Die Kohlefaser an sich nicht, aber das Bindemittel wird in manchen Beiträgen als problematisch erwähnt. Wobei ich in Artikeln gelesen hatte, dass Bindemittel auf Epoxydharzbasis beständig gegen Öl und Fett sein sollen.


----------



## --- (6. November 2017)

Furzegal. Kannst nehmen was du willst.

Man möge doch mal ein Carbonteil zeigen welches durch Fett oder Öl zerstört oder angegriffen wurde.

Bei manchen Carbonrahmen sind die Lagersitze zudem mit Alubuchsen versehen.


----------



## Skwal (6. November 2017)

Immer wieder beschleicht mich das Gefühl, dass hier ausschließlich Nasa Wissenschaftler unterwegs sind, die aber leider null Gespür für die Mechanik haben...
Gut, ist vielleicht bei den echten Wissenschaftlern genauso.


----------



## J-F-E (7. November 2017)

Skwal schrieb:


> Immer wieder beschleicht mich das Gefühl, dass hier ausschließlich Nasa Wissenschaftler unterwegs sind, die aber leider null Gespür für die Mechanik haben...
> Gut, ist vielleicht bei den echten Wissenschaftlern genauso.
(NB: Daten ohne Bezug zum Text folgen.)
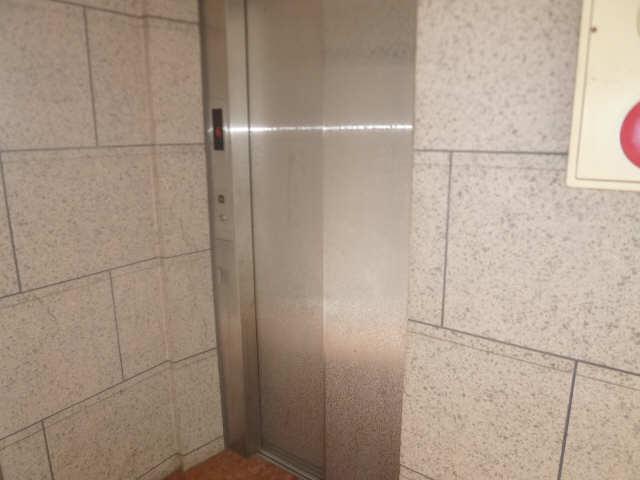 エステート石園 1階 エレベーター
Vielen Dank für diesen wertvollen und hilfreichen Beitrag 
Hier geht es aber eigentlich auch eher um die chemischen und nicht die mechanischen Eigenschaften.


----------



## memphis35 (7. November 2017)

J-F-E schrieb:


> Hier geht es aber eigentlich auch eher um die chemischen und nicht die mechanischen Eigenschaften


Auch dass muß von den Nasa-u. Bikewissenschaftlern genauestens berücksichtig werden . Sonst explodieren die Raketen u. auch die Lagersitze .


----------



## JBL4435 (7. November 2017)

http://www.motorex.com/index.cfm?oid=1158&lang=de&webtoolDbTemp=eintragDetail&eintragId=8233
"carbon geprüft"

Zwar nicht Nasa, aber hilfreich. Ist ein bewährtes Fett.


----------



## MTB-News.de




----------



## Lisma (7. November 2017)

Skwal schrieb:


> Immer wieder beschleicht mich das Gefühl, dass hier ausschließlich Nasa Wissenschaftler unterwegs sind, die aber leider null Gespür für die Mechanik haben...
> Gut, ist vielleicht bei den echten Wissenschaftlern genauso.


Häh?!


----------



## J-F-E (7. November 2017)

JBL4435 schrieb:


> http://www.motorex.com/index.cfm?oid=1158&lang=de&webtoolDbTemp=eintragDetail&eintragId=8233
> "carbon geprüft"
> Zwar nicht Nasa, aber hilfreich. Ist ein bewährtes Fett.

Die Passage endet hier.